TEXTE FOURNI:
>>>

J’ai demandé à Filip Postolek, Directeur du Design de Civilian Lab & Hazard 4, d’expliquer les grandes différences entre les tissus que l’on peut trouver parmi le florilège de produits « tactiques ». Il a eu la gentillesse, en exclusivité pour le blog Protegor, de nous faire un topo sur le sujet :

« Les matériaux utilisés pour les sacs/pochettes & vêtements peuvent être classés en 4 catégories :
1 – les tissus en Nylon standard (« Plain Nylon »)
2 – les tissus en Nylon de marque (« Cordura™« , « Goretex™« )
3 – les tissus non tissés
4 – les tissus à base de fibres naturelles

Les nylons standards peuvent être tissés selon différents motifs comme le classique « motif en croix » ou des motifs plus compliqués, appelés « Dobby style nylons ». En général, les nylons basiques simplement tissés sont utilisés pour les usages professionnels, alors que les tissages complexes servent à ce qui relève du loisir & du prêt-à-porter. Quand le tissage est une répétition d’un motif de 1cm par 1cm (ou moins), c’est du « Rip-stop », et sert à rendre le tissu plus résistant à la coupe. La densité du brin de nylon se mesure en Deniers, le plus de Deniers (D) il y a, le plus robuste (et le plus cher) est le tissu. Le 1000D est donc plus costaud, plus épais et dure plus longtemps que le 500D — et ainsi de suite.

<<<

ÉNONCÉ 1: Reformulez sous forme de liste le paragraphe de l'exposé sur les tissus tactiques qui commence par « Les nylons standards peuvent être tissés », en conservant ses informations essentielles.
ÉNONCÉ 2: Rédigez la suite de l'exposé sur les tissus tactiques à partir de sa dernière phrase.
Les lignes qui suivent ce texte proviennent d'une autre source.

Enregistrements du jeu de données
>>>

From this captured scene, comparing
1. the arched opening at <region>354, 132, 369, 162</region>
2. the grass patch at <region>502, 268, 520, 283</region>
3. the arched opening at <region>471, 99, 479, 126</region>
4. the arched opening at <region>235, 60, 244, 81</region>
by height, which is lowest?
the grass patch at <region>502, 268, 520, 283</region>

<<<

RÉPONSE 1:
- Motifs de tissage : le classique « motif en croix » ou des motifs plus compliqués, appelés « Dobby style nylons ».
- Usages : les nylons basiques simplement tissés servent aux usages professionnels, les tissages complexes au loisir et au prêt-à-porter.
- Rip-stop : un tissage qui répète un motif de 1 cm par 1 cm (ou moins) et rend le tissu plus résistant à la coupe.
- Deniers (D) : ils mesurent la densité du brin de nylon. Plus il y en a, plus le tissu est robuste et cher. Le 1000D est ainsi plus costaud, plus épais et plus durable que le 500D.

RÉPONSE 2:
Les nylons font partie de la 2e famille dès lors qu’ils sont fabriqués par un fabricant reconnu, comme pour le Cordura™. La qualité de leur tissus est plus sûre, en termes de résistance, de fiabilité, de tenue des couleurs, que ce soit d’une fabrication/série à une autre (ndlr : ce qui est important pour ne pas avoir de différences au sein d’une gamme de produits), ou dans le temps. Ces nylons de meilleure qualité sont cependant bien plus chers, c’est du « premium ». Du coup, la marque du tissu est souvent mentionnée sur le produit final.

Les tissus non tissés sont ceux qui ne contiennent pas de fibres et sont issus de feuilles continues de polymères ou de caoutchoucs synthétiques, etc. Ces tissus peuvent aussi être conjugués à un tissu de type filet (en fibres) pour les renforcer — cela s’appelle alors Tarpaulin (ndlr : comme les bonnes vieilles bâches bleues). Ces tissus sont plus simples à nettoyer que les matériaux tissés, ils sont souvent 100% imperméables, et résistent mieux à l’abrasion. Cependant, cela dépend beaucoup du type de matériau utilisé et lorsque c’est de la mauvaise qualité, ces tissus se déchirent ou se trouent aisément. Pour rester étanches, ces tissus nécessitent d’être soudés à chaud ou bien doublé aux coutures. Ces tissus sont pratiques pour les sacs étanches, ou pour les zones sujettes à forte abrasion. Le bas des bagages est souvent doublé avec ce genre de tissu, à la fois pour l’abrasion et la protection contre l’humidité.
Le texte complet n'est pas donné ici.